» **文書抜粋**:
凝集したタンパク質を元に戻す分子 Hsp104 の構造を解明

【概要】

 国立大学法人東京農工大学工学府生命工学専攻 井上耀介氏(博士前期課程・当時)、東京農工大学工学研究院生命機能科学部門 篠原恭介准教授、養王田正文教授、野口恵一教授、国立大学法人京都大学大学院理学研究科 花園祐矢研究員(現・国立研究開発法人量子科学技術研究開発機構)、竹田一旗准教授、三木邦夫教授、国立大学法人熊本大学発生医学研究所 野井健太郎研究員(現・大阪大学ナノサイエンスデザイン教育研究センター 特任助教(常勤))、小椋光教授(現・熊本大学大学院生命科学研究部)、国立大学法人大阪大学大学院生命機能研究科 川本晃大特任助教(常勤)(現・大阪大学蛋白質研究所 助教)、難波啓一特任教授(理化学研究所生命機能科学研究センター超分子システム動態研究チーム チームリーダー、放射光科学研究センター 副センター長・兼任)、国立大学法人筑波大学計算科学研究センター 重田育照教授らのグループは、細胞内で凝集したタンパク質を再生する分子Hsp104の構造を明らかにしました。X線結晶構造解析・クライオ電子顕微鏡解析・高速原子間力顕微鏡(高速AFM)の技術を用いてこれまでに知られていなかったHsp104の構造を決定しました。この成果により今後、タンパク質の異常凝集が引き起こすと考えられている神経変性疾患など病気の基礎的な理解へ向けた貢献が期待されます。

【今後の展開】

 今回得られた成果は、まだ詳細が分かっていないHsp104が基質(凝集したタンパク質)を認識し捕捉するしくみを明らかにする手がかりとなるものであると考えています。今後、さらに研究をすすめることで基質の一つである病気の原因となるタンパク質凝集線維とHsp104が反応するしくみの解明や反応効率の高い改変型Hsp104の開発につながることが期待されます。

» **課題 1**:
Hsp104の構造に関する文章の次の一文を英語に訳してください。「X線結晶構造解析・クライオ電子顕微鏡解析・高速原子間力顕微鏡(高速AFM)の技術を用いてこれまでに知られていなかったHsp104の構造を決定しました。」
» **課題 2**:
Hsp104の構造に関する文章を読み、次の問いに答えてください。
(a) Hsp104は、細胞内でどのようなはたらきをする分子として説明されていますか。
(b) この成果は、どのような病気の基礎的な理解への貢献が期待されていますか。
(c) 「基質」とは何を指すと書かれていますか。
» **課題 3**:
Hsp104の構造に関する文章を、最後の文のあとから書き継いでください。
このあとのデータは、文章とは別の出典から取られています。

» **抽出データ**:
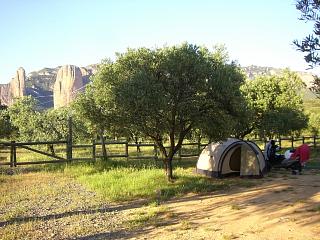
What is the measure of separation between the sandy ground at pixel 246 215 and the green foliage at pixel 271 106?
12.4 meters

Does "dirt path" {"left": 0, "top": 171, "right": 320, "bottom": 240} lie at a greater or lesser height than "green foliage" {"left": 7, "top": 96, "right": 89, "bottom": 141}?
lesser

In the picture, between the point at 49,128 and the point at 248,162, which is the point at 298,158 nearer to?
the point at 248,162

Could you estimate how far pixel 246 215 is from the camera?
34.9 feet

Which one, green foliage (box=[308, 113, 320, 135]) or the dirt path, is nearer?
the dirt path

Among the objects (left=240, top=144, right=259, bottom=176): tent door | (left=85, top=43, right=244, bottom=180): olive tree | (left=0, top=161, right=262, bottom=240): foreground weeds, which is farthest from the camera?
(left=240, top=144, right=259, bottom=176): tent door

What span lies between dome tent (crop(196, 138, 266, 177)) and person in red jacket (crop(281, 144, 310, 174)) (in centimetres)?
184

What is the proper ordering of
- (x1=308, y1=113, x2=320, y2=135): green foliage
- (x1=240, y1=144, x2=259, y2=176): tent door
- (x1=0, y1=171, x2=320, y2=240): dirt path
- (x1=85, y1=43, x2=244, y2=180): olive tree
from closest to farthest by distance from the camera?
(x1=0, y1=171, x2=320, y2=240): dirt path < (x1=85, y1=43, x2=244, y2=180): olive tree < (x1=240, y1=144, x2=259, y2=176): tent door < (x1=308, y1=113, x2=320, y2=135): green foliage

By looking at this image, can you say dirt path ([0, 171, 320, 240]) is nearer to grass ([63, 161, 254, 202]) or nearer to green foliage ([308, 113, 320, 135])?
grass ([63, 161, 254, 202])

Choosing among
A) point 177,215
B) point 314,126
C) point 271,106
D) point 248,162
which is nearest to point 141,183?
point 177,215

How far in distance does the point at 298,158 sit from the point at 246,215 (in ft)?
30.2

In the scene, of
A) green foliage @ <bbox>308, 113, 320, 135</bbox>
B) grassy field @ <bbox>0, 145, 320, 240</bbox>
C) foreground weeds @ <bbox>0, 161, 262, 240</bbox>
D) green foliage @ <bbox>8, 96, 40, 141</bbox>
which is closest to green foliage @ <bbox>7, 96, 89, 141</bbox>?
green foliage @ <bbox>8, 96, 40, 141</bbox>

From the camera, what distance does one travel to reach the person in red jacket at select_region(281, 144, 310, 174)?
60.1ft

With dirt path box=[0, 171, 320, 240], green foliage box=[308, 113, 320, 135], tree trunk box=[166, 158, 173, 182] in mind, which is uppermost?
green foliage box=[308, 113, 320, 135]

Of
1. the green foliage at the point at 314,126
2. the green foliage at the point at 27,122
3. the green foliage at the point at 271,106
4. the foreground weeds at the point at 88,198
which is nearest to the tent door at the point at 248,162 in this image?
the foreground weeds at the point at 88,198
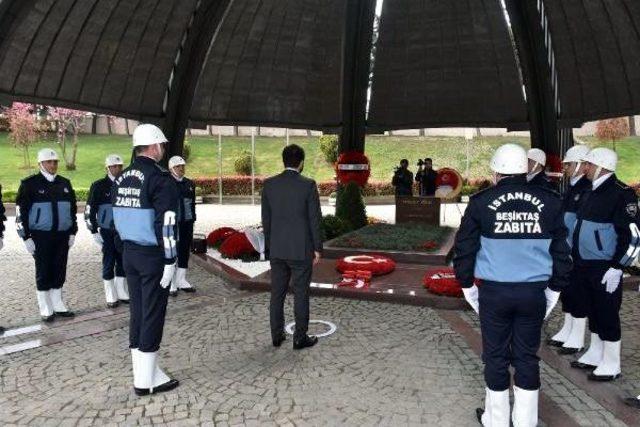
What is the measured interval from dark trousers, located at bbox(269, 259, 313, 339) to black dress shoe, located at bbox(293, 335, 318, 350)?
0.05 m

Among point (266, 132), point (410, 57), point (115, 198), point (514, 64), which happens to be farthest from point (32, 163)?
point (115, 198)

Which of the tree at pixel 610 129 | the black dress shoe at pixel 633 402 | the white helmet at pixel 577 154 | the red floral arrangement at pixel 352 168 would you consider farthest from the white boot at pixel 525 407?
A: the tree at pixel 610 129

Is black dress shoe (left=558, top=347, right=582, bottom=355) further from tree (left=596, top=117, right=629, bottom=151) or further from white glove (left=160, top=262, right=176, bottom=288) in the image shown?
tree (left=596, top=117, right=629, bottom=151)

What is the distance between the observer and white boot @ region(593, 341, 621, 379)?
5267 millimetres

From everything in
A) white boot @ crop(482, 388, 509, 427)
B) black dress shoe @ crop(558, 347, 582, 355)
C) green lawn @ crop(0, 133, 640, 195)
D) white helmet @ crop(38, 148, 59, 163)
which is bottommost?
black dress shoe @ crop(558, 347, 582, 355)

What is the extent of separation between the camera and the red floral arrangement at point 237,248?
11.6 meters

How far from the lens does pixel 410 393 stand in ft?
16.3

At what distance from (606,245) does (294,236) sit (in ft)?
11.5

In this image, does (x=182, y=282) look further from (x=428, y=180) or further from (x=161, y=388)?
(x=428, y=180)

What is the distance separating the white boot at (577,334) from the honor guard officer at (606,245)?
66 centimetres

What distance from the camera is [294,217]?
6.17 meters

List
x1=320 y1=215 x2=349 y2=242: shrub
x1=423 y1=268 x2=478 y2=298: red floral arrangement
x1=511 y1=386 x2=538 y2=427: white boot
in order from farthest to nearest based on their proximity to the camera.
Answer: x1=320 y1=215 x2=349 y2=242: shrub → x1=423 y1=268 x2=478 y2=298: red floral arrangement → x1=511 y1=386 x2=538 y2=427: white boot

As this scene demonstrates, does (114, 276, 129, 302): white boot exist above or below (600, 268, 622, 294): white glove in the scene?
below

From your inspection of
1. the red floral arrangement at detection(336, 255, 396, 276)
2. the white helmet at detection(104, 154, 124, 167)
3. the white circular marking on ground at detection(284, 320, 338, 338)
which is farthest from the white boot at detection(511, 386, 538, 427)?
the white helmet at detection(104, 154, 124, 167)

» **解答 1**:
The previously unknown structure of Hsp104 was determined using X-ray crystallography, cryo-electron microscopy, and high-speed atomic force microscopy (high-speed AFM) techniques.

» **解答 2**:
(a) 細胞内で凝集したタンパク質を再生するはたらき
(b) タンパク質の異常凝集が引き起こすと考えられている神経変性疾患など
(c) 凝集したタンパク質

» **解答 3**:
【論文情報】

    • 著者:Yosuke Inoue#, Yuya Hanazono#, Kentaro Noi#, Akihiro Kawamoto#, Masato Kimatsuka, Ryuhei Harada, Kazuki Takeda, Ryoichi Kita, Natsuki Iwamasa,Kyoka Shibata, Keiichi Noguchi, Yasuteru Shigeta, Keiichi Namba, Teru Ogura, Kunio Miki, Kyosuke Shinohara*, Masafumi Yohda  (#共同筆頭著者)(*責任著者)
    • 掲載雑誌:Structure(米国科学誌)
    • doi:https://doi.org/10.1016/j.str.2021.02.002 
    • URL:https://www.cell.com/structure/fulltext/S0969-21262100046-0

【詳細】 プレスリリース本文 (PDF432KB)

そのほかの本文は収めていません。